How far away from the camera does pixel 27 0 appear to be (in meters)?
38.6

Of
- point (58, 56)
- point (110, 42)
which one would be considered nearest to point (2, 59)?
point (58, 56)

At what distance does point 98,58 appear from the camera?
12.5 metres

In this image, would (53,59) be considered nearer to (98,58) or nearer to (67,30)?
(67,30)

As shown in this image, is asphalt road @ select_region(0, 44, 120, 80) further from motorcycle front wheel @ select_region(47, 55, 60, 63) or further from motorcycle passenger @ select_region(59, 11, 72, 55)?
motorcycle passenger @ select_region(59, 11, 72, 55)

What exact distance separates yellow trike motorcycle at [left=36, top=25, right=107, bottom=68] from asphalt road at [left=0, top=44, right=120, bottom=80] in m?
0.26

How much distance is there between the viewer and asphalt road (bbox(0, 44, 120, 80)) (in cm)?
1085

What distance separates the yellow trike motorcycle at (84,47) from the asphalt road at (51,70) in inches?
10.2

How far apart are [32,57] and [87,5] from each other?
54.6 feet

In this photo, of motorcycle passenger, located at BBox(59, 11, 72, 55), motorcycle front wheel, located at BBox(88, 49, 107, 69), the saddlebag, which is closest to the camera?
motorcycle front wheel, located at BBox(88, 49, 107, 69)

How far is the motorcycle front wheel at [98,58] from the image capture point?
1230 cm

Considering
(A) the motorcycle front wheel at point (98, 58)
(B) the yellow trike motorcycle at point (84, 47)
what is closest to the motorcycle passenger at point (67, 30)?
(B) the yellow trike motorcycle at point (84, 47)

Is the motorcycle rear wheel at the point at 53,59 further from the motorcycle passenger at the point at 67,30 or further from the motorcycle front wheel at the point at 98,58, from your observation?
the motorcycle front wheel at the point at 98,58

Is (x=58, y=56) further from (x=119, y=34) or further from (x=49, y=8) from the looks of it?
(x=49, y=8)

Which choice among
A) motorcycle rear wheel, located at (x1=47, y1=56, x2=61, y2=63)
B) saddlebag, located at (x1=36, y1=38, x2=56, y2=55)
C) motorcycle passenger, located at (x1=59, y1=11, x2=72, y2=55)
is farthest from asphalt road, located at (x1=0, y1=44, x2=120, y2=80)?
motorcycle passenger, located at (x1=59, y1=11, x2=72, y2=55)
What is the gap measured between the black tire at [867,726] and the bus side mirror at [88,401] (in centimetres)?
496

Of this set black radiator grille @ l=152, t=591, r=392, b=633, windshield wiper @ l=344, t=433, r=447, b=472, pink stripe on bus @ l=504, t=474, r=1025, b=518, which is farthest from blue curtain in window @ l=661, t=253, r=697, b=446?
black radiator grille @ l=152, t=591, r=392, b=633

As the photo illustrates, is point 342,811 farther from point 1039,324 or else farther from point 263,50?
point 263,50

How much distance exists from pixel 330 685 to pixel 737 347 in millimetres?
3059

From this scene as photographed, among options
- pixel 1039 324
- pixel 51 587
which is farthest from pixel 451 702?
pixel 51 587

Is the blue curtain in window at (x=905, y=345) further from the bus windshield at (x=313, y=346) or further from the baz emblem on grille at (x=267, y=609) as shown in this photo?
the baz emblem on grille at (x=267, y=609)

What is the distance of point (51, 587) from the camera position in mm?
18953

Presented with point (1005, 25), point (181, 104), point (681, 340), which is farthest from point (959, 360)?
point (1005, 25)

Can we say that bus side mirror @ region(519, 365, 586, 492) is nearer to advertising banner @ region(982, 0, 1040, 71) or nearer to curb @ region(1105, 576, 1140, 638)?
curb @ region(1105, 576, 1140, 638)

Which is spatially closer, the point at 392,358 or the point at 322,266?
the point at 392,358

##############################

• [EXERCISE DIRECTIONS] Quote all of the entries verbatim.

• [REPLY TO THE TASK]
How far away from the camera does pixel 27 0 appear to be (in meters)?
38.6

Of
- point (58, 56)
- point (110, 42)
which one would be considered nearest to point (2, 59)?
point (58, 56)

At what distance does point 98,58 appear from the camera?
12.5 metres

In this image, would (53,59) be considered nearer to (98,58) or nearer to (67,30)?
(67,30)

As shown in this image, is asphalt road @ select_region(0, 44, 120, 80) further from motorcycle front wheel @ select_region(47, 55, 60, 63) or further from motorcycle passenger @ select_region(59, 11, 72, 55)?
motorcycle passenger @ select_region(59, 11, 72, 55)

What exact distance separates yellow trike motorcycle at [left=36, top=25, right=107, bottom=68] from asphalt road at [left=0, top=44, right=120, bottom=80] in m?
0.26

How much distance is there between the viewer and asphalt road (bbox(0, 44, 120, 80)) (in cm)?
1085

What distance separates the yellow trike motorcycle at (84,47) from the asphalt road at (51,70) in inches?
10.2

How far apart are [32,57] and [87,5] from each other?
54.6 feet

In this photo, of motorcycle passenger, located at BBox(59, 11, 72, 55), motorcycle front wheel, located at BBox(88, 49, 107, 69), the saddlebag, which is closest to the camera?
motorcycle front wheel, located at BBox(88, 49, 107, 69)

How far is the motorcycle front wheel at [98,58] from the image capture point?
1230 cm

Considering
(A) the motorcycle front wheel at point (98, 58)
(B) the yellow trike motorcycle at point (84, 47)
what is closest to the motorcycle passenger at point (67, 30)?
(B) the yellow trike motorcycle at point (84, 47)

Is the motorcycle rear wheel at the point at 53,59 further from the motorcycle passenger at the point at 67,30 or further from the motorcycle front wheel at the point at 98,58, from your observation?
the motorcycle front wheel at the point at 98,58

Is (x=58, y=56) further from (x=119, y=34) or further from (x=49, y=8) from the looks of it?
(x=49, y=8)

Which choice among
A) motorcycle rear wheel, located at (x1=47, y1=56, x2=61, y2=63)
B) saddlebag, located at (x1=36, y1=38, x2=56, y2=55)
C) motorcycle passenger, located at (x1=59, y1=11, x2=72, y2=55)
is farthest from asphalt road, located at (x1=0, y1=44, x2=120, y2=80)?
motorcycle passenger, located at (x1=59, y1=11, x2=72, y2=55)
What is the gap measured between the black tire at [867,726] and the bus side mirror at [88,401] (in centimetres)?
496

Of this set black radiator grille @ l=152, t=591, r=392, b=633, windshield wiper @ l=344, t=433, r=447, b=472, pink stripe on bus @ l=504, t=474, r=1025, b=518, which is farthest from blue curtain in window @ l=661, t=253, r=697, b=446?
black radiator grille @ l=152, t=591, r=392, b=633

As the photo illustrates, is point 342,811 farther from point 1039,324 or else farther from point 263,50?
point 263,50

How much distance exists from pixel 330 685 to pixel 737 347 in millimetres?
3059

From this scene as photographed, among options
- pixel 1039 324
- pixel 51 587
which is farthest from pixel 451 702?
pixel 51 587

Is the blue curtain in window at (x=905, y=345) further from the bus windshield at (x=313, y=346) or further from the baz emblem on grille at (x=267, y=609) as shown in this photo?
the baz emblem on grille at (x=267, y=609)

What is the distance of point (51, 587) from the camera position in mm?
18953

Presented with point (1005, 25), point (181, 104), point (681, 340), which is farthest from point (959, 360)?
point (1005, 25)

Can we say that bus side mirror @ region(519, 365, 586, 492) is nearer to advertising banner @ region(982, 0, 1040, 71) or nearer to curb @ region(1105, 576, 1140, 638)?
curb @ region(1105, 576, 1140, 638)

Which is spatially closer, the point at 392,358 or the point at 322,266?
the point at 392,358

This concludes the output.